Epitafios

Epitafios (Argentina, 2004, 780 minutos), dirigida por Jorge Nisco y Alberto Lecchi. *** de cinco.

Reparto: Julio Chávez, Paola Krum, Cecilia Roth, Antonio Birabent, Villanueva Cosse.

Una miniserie, producción de HBO.

En Buenos Aires hay un asesino de serie el motivo de que se arraiga en el rescate fracasado de cuatro rehenes, estudiantes secundarios, los que fueron detenidos en un aula por un maestro desafecto. Todos los estudiantes tomados se murieron quemados en un incendio. La secuestración y el intento al rescate tuvieron lugar hace cinco años respecto al presente de la película. El asesino anuncia a la identidad de su víctima siguiente por medio de lápidas con inscripciones enigmáticas.

Los protagonistas principales son un ex-policía ya taxista, amargado por el papel que hizo en el incidente de los rehenes, y una psicóloga, la que trataba al secuestrador antes del día de autos. Mientras que mucha gente vinculada con el crimen, aunque sea muy oblicuamente, se hallan muertos, los dos protagonistas se dan cuenta del peligro que corren por haber sido metido en el asunto—y por la culpa que se guardan a causa de él—y se involucran en la búsqueda del asesino.

Hay muchos personajes más que entran y salen de escenario a lo largo de los trece capítulos de cuarenta y cinco minutos. De verdad todos son estereotipados, desde el ex-policía que quiere meterse en la investigación a escondidas a pesar de las amonestaciones del jefe, al jefe mismo que les exige a sus subordinados que se apresuren en aprender el asesino para aplacar a sus superiores políticos, hasta el mero asesino, el que aparentemente sabe todo de todo el mundo, puede hacer de todo, puede meterse en cualquier parte y tiene fondos casi sin límites.

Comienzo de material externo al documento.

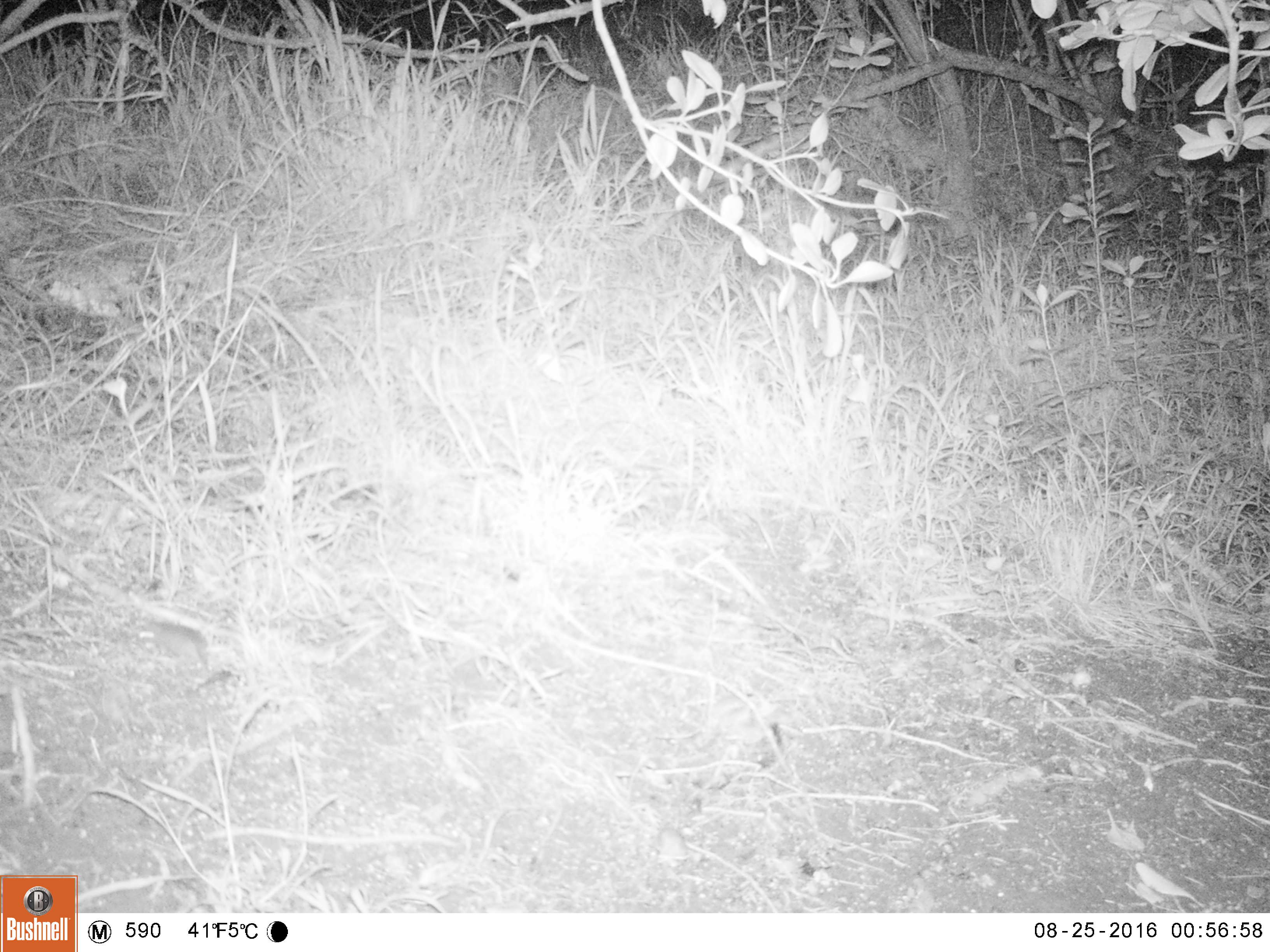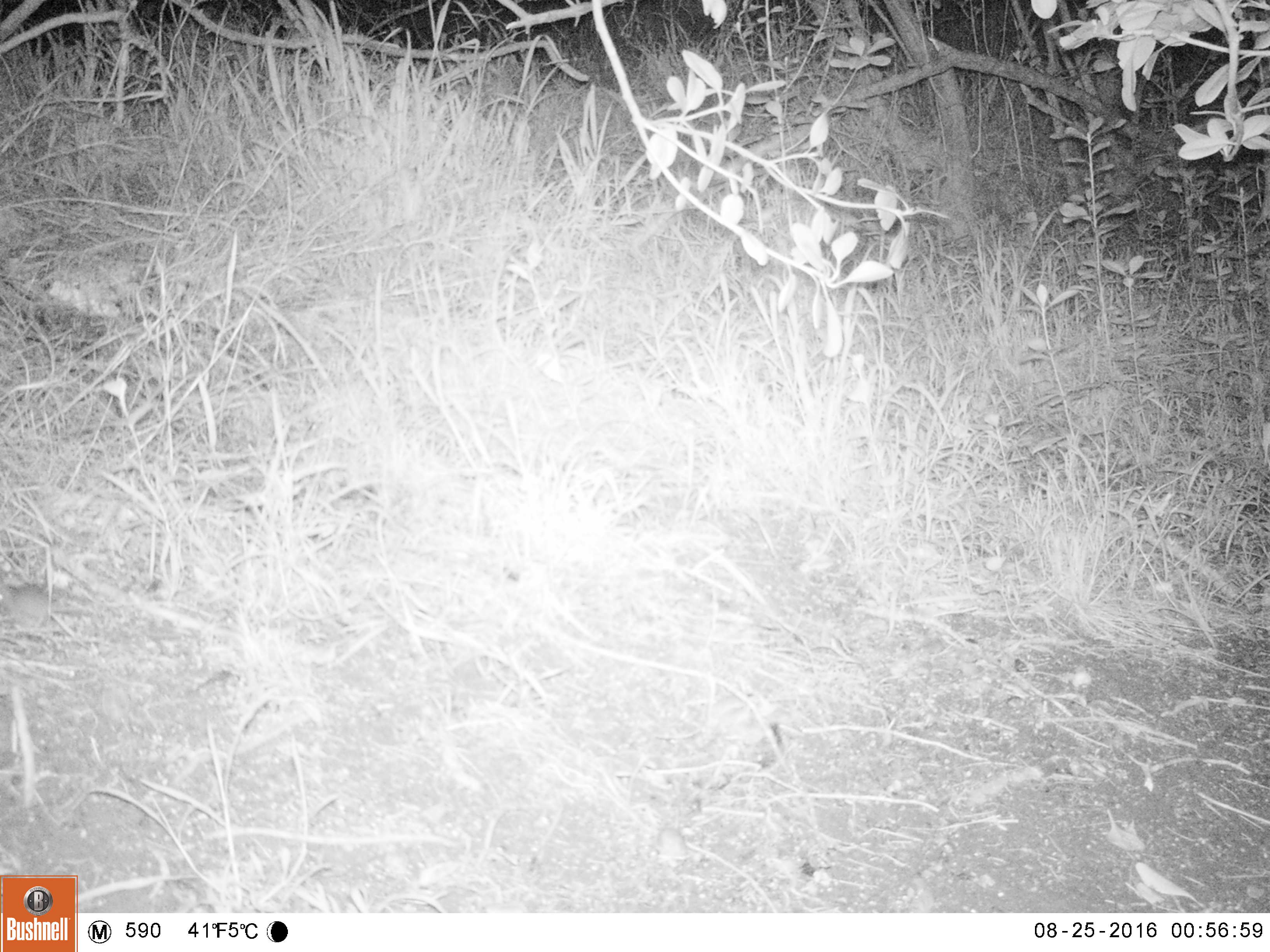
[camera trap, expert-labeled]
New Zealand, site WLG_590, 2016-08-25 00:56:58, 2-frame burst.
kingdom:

La miniserie tiene sus faltas. Cada vez que el cuerpo policial tiene el asesino entre las manos se comete una torpeza ridícula que lo deja la oportunidad de esfumarse. Hay unas cosas poco creíbles: la psicóloga le pide a un estudiante liberado del secuestrador en la escuela que vuelva a entregárselo para complacerlo y hacerlo más tratable (se delata muy poco de la historia, pasa en el primer capítulo); un policía mata a mansalva a un sospechoso indefenso ante la vista de sus superiores y no se lo castiga. A fin de cuentas la falta principal es la de una falta de originalidad general. Todo tiene la pinta de ser materia comprada de segunda mano. No obstante la historia anda rápido y hay unas sorpresas verdaderas. Por eso, con tal de que puedas hacer gorda la vista respecto a las faltas, hay de que gozar.

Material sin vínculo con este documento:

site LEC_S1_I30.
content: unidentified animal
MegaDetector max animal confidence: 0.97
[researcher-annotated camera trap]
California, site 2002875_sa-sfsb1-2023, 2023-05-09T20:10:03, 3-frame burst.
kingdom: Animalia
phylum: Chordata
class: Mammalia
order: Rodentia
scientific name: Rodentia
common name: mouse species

La ciudad en la que se localiza la historia nunca se precisa directamente. Los apellidos italianos y el acento ligeramente argentino sugieren Buenos Aires. Me reparo con interés en la ausencia completa del ‘vos.’ Nunca jamás se escucha ni un solo. Sin duda se hace así para no disgustarle al público hispano no argentino. Es de esperarse–¿no?—dado que Univisión hace doblar las voces de las películas españolas con las de actores mexicanos.

Con subtítulos en inglés que se puede quitar.